Two Restaurants Ask High Court to Let Them Keep Kosher, Their Way

Jerusalem eateries Carousela and Topolino don’t have official certification but say they continue to be kosher.

Emil Salman

Two Jerusalem restaurateurs asked the High Court of Justice on Monday to strike down a law prohibiting restaurants from describing themselves in writing as kosher establishments unless they are certified kosher by the local rabbinate.

The two restaurants, Carousela and Topolino, are among the leaders of a trend in Jerusalem of restaurants that say they keep kosher but do not have an official kashrut certificate.

In the petition, which was submitted with the help of the Reform Movement’s Religious Action Center, the restaurants seek to cancel fines they had received and to strike down the section of the Kosher Fraud Law under which they had been fined.
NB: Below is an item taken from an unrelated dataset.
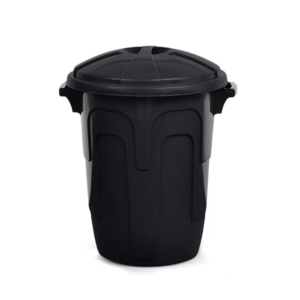 Lixeira 30 lts redonda silverblack pretao c/ tampa 2102 MB Plast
Section 3 states that “The owner of an eatery may not state in writing that his eatery is kosher unless it has been granted a kashrut certificate.”

Ricki Shapira Rosenberg, the Religious Action Center lawyer who submitted the petition, argued that the section contravenes the Basic Law on the Freedom of Occupation, adding that there was no fraud because the restaurant owners have been honest with their customers.

“In our case, the petitioners made very clear to their patrons that they do not have a kashrut certificate from the Chief Rabbinate, and therefore there was no deception or fraud, so in any case they didn’t violate the Kosher Fraud Law,” she said.

The Chief Rabbinate said the law is intended to protect consumers and has already withstood previous legal challenges.

“This is a consumer law, not a religious law,” the rabbinate said. “The right that the law defends is the right to consume food that is kosher according to Jewish law.”

Both restaurants had previously had kashrut supervision from the Jerusalem Rabbinate but chose to drop it.

Shai Gini, the owner of Topolino, did so because the rabbinate insisted he only use specially grown “bugless” leafy vegetables, which are generally more heavily sprayed with pesticides than regular vegetables.

Jonathan Vadei, the owner of Carousela, dropped the supervision after he was asked to pay 600 shekels ($163) a month for a kashrut supervisor. “The supervisor generally came for a few minutes during the week to taste the cookies, and left,” he stated in the petition.

Both restaurant owners claim that despite the lack of supervision, the restaurants continue to observe the religious laws of kashrut. Both eateries recently joined an alternative Jerusalem kashrut organization called Hashgacha Pratit.

The restaurants said religious Jews have continued to eat at both restaurants even after the certificates were pulled.